**Your objective**
Where in the rows below does the word "distance" appear? Locate every line that contains it and copy each one in full.

-- START Data to process --

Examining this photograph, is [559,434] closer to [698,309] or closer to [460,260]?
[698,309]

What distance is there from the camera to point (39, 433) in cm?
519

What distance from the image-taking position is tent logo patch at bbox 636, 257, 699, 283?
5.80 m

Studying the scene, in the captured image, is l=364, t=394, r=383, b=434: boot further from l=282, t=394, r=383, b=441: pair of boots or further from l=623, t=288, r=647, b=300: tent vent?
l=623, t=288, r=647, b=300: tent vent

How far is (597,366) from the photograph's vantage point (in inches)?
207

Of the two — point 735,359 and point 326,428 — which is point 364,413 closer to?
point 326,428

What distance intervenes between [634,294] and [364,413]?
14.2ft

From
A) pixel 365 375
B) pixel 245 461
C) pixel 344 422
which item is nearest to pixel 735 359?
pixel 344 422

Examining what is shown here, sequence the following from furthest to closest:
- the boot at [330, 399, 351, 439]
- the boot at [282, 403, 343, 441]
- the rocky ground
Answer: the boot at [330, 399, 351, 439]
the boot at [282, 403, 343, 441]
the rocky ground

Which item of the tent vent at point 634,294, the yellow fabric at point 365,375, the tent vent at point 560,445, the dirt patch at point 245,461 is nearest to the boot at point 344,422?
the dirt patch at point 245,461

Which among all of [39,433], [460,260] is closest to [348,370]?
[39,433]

-- END Data to process --

**Result for this task**
What distance is there from the camera to point (39, 433) in cm?
What distance from the image-taking position is tent logo patch at bbox 636, 257, 699, 283?
What distance intervenes between [634,294] and [364,413]?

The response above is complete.